◆ **Work to complete**
Your transcription must include every record word for word and no pictures.

(Items from a data source)
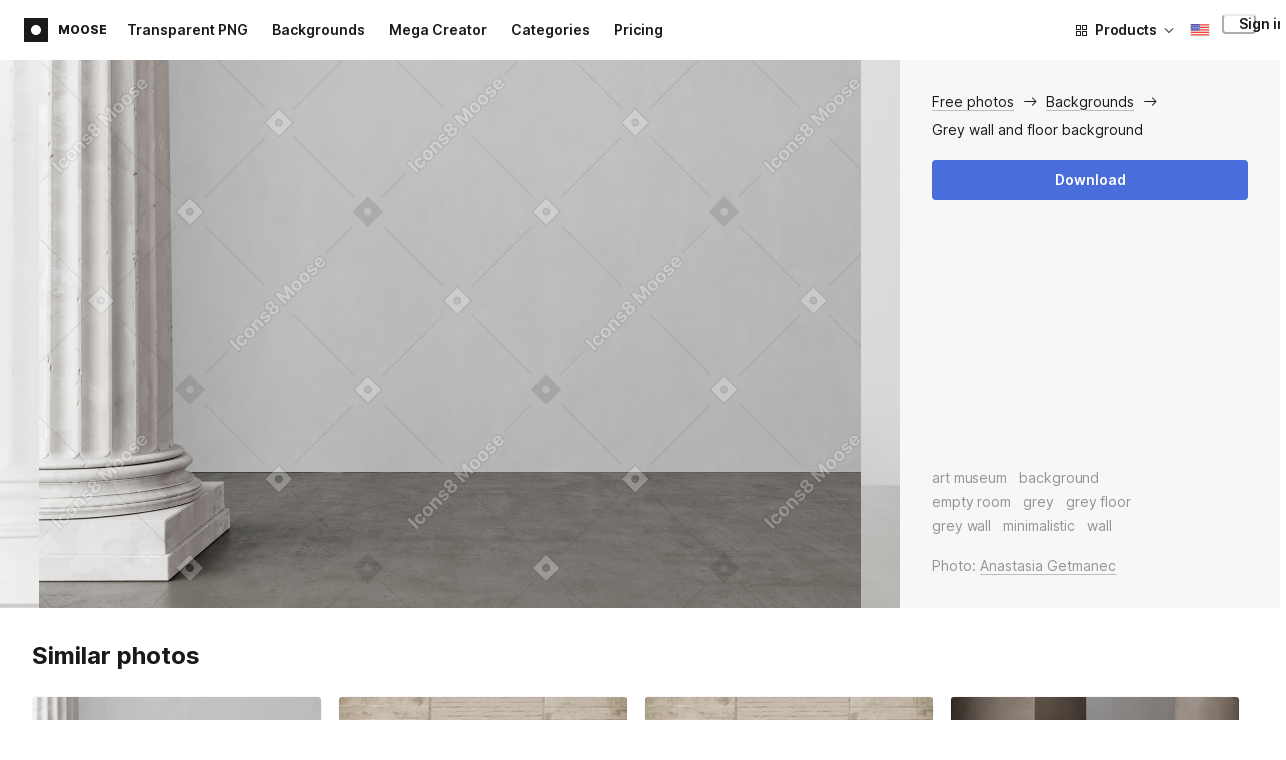

--- FILE ---
content_type: application/javascript
request_url: https://maxst.icons8.com/_nuxt/moose/pages/photos/photographers/_photographer.025f306234d6a3e6c90d.js
body_size: 1047
content:
(window.webpackJsonp=window.webpackJsonp||[]).push([[23],{1361:function(t,e,o){"use strict";o.r(e);var r=o(3),n=(o(27),o(22),o(31)),c=o(321),m=o(322),h=o(883),l={name:"PhotographerPage",mixins:[c.a],asyncData:function(t){return Object(r.a)(regeneratorRuntime.mark((function e(){var o,r,c,l,d,f,O,I,T;return regeneratorRuntime.wrap((function(e){for(;;)switch(e.prev=e.next){case 0:return t.store,o=t.params,r=t.app,c=t.error,l=Object(n.prettifyValue)(o.photographer),e.next=4,Object(m.a)({photographerId:l,locale:r.i18n.localeProperties.iso});case 4:return d=e.sent,f=d.images,O=d.seoTags,I=d.totalImages,f.length||c({statusCode:Object(h.a)(404)}),T="https://".concat(r.i18n.localeProperties.domain||"icons8.com","/photos/photographers/").concat(o.photographer),e.next=12,r.$setMooseSeo({title:r.i18n.t("MOOSE_V2.SEO.PHOTOGRAPHER.TITLE",{name:Object(n.uppercaseFirstLetter)(l)}),description:r.i18n.t("MOOSE_V2.SEO.LANDING.DESCRIPTION"),image:"".concat("https://maxst.icons8.com","/vue-static/moose/seo/opengraph.png"),twitterCard:"summary_large_image",twitterImage:"".concat("https://maxst.icons8.com","/vue-static/moose/seo/opengraph.png"),url:T,canonical:T});case 12:return e.abrupt("return",{images:f,seoTags:O,totalImages:I,photographer:l});case 13:case"end":return e.stop()}}),e)})))()},computed:{lastItems:function(){return this.totalImages-this.perPage*this.page}},mounted:function(){this.$store.commit("SET_LOADING",!1)}},d=o(5),component=Object(d.a)(l,(function(){var t=this,e=t._self._c;return e("div",{staticClass:"photographer-page content-page"},[e("moose-seo-header",{attrs:{seoTags:t.seoTags,title:t.photographer,pageType:"photographer",withoutFilters:!0}}),e("section",{staticClass:"content no-categories"},[e("main",[e("moose-masonry-grid",{attrs:{items:t.images,cols:{default:6,1920:6,1500:5,1280:3,1e3:3,480:2}}},t._l(t.images,(function(image){return e("moose-photo-card",{key:image.id,attrs:{image:image}})})),1),t.page*t.perPage<t.totalImages?e("moose-pagination",{attrs:{perPage:t.perPage,entity:t.$t("MOOSE_V2.ENTITIES.PHOTOS"),loading:t.loading,"last-items":t.lastItems},on:{nextPage:function(e){t.nextImages({photographerId:t.photographer.toLowerCase()})}}}):t._e()],1)])],1)}),[],!1,null,"6ffe6a22",null);e.default=component.exports},883:function(t,e,o){"use strict";(function(t){o.d(e,"a",(function(){return n}));var r=o(324);function n(e){var o,n;return 1===parseInt(null===(o=t)||void 0===o||null===(n=o.env)||void 0===n?void 0:n.MAINTENANCE)?r.a:e}}).call(this,o(154))}}]);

◆ **Response below**
--- FILE ---
content_type: application/javascript
request_url: https://maxst.icons8.com/_nuxt/moose/pages/photos/photographers/_photographer.025f306234d6a3e6c90d.js
body_size: 1047
content:
(window.webpackJsonp=window.webpackJsonp||[]).push([[23],{1361:function(t,e,o){"use strict";o.r(e);var r=o(3),n=(o(27),o(22),o(31)),c=o(321),m=o(322),h=o(883),l={name:"PhotographerPage",mixins:[c.a],asyncData:function(t){return Object(r.a)(regeneratorRuntime.mark((function e(){var o,r,c,l,d,f,O,I,T;return regeneratorRuntime.wrap((function(e){for(;;)switch(e.prev=e.next){case 0:return t.store,o=t.params,r=t.app,c=t.error,l=Object(n.prettifyValue)(o.photographer),e.next=4,Object(m.a)({photographerId:l,locale:r.i18n.localeProperties.iso});case 4:return d=e.sent,f=d.images,O=d.seoTags,I=d.totalImages,f.length||c({statusCode:Object(h.a)(404)}),T="https://".concat(r.i18n.localeProperties.domain||"icons8.com","/photos/photographers/").concat(o.photographer),e.next=12,r.$setMooseSeo({title:r.i18n.t("MOOSE_V2.SEO.PHOTOGRAPHER.TITLE",{name:Object(n.uppercaseFirstLetter)(l)}),description:r.i18n.t("MOOSE_V2.SEO.LANDING.DESCRIPTION"),image:"".concat("https://maxst.icons8.com","/vue-static/moose/seo/opengraph.png"),twitterCard:"summary_large_image",twitterImage:"".concat("https://maxst.icons8.com","/vue-static/moose/seo/opengraph.png"),url:T,canonical:T});case 12:return e.abrupt("return",{images:f,seoTags:O,totalImages:I,photographer:l});case 13:case"end":return e.stop()}}),e)})))()},computed:{lastItems:function(){return this.totalImages-this.perPage*this.page}},mounted:function(){this.$store.commit("SET_LOADING",!1)}},d=o(5),component=Object(d.a)(l,(function(){var t=this,e=t._self._c;return e("div",{staticClass:"photographer-page content-page"},[e("moose-seo-header",{attrs:{seoTags:t.seoTags,title:t.photographer,pageType:"photographer",withoutFilters:!0}}),e("section",{staticClass:"content no-categories"},[e("main",[e("moose-masonry-grid",{attrs:{items:t.images,cols:{default:6,1920:6,1500:5,1280:3,1e3:3,480:2}}},t._l(t.images,(function(image){return e("moose-photo-card",{key:image.id,attrs:{image:image}})})),1),t.page*t.perPage<t.totalImages?e("moose-pagination",{attrs:{perPage:t.perPage,entity:t.$t("MOOSE_V2.ENTITIES.PHOTOS"),loading:t.loading,"last-items":t.lastItems},on:{nextPage:function(e){t.nextImages({photographerId:t.photographer.toLowerCase()})}}}):t._e()],1)])],1)}),[],!1,null,"6ffe6a22",null);e.default=component.exports},883:function(t,e,o){"use strict";(function(t){o.d(e,"a",(function(){return n}));var r=o(324);function n(e){var o,n;return 1===parseInt(null===(o=t)||void 0===o||null===(n=o.env)||void 0===n?void 0:n.MAINTENANCE)?r.a:e}}).call(this,o(154))}}]);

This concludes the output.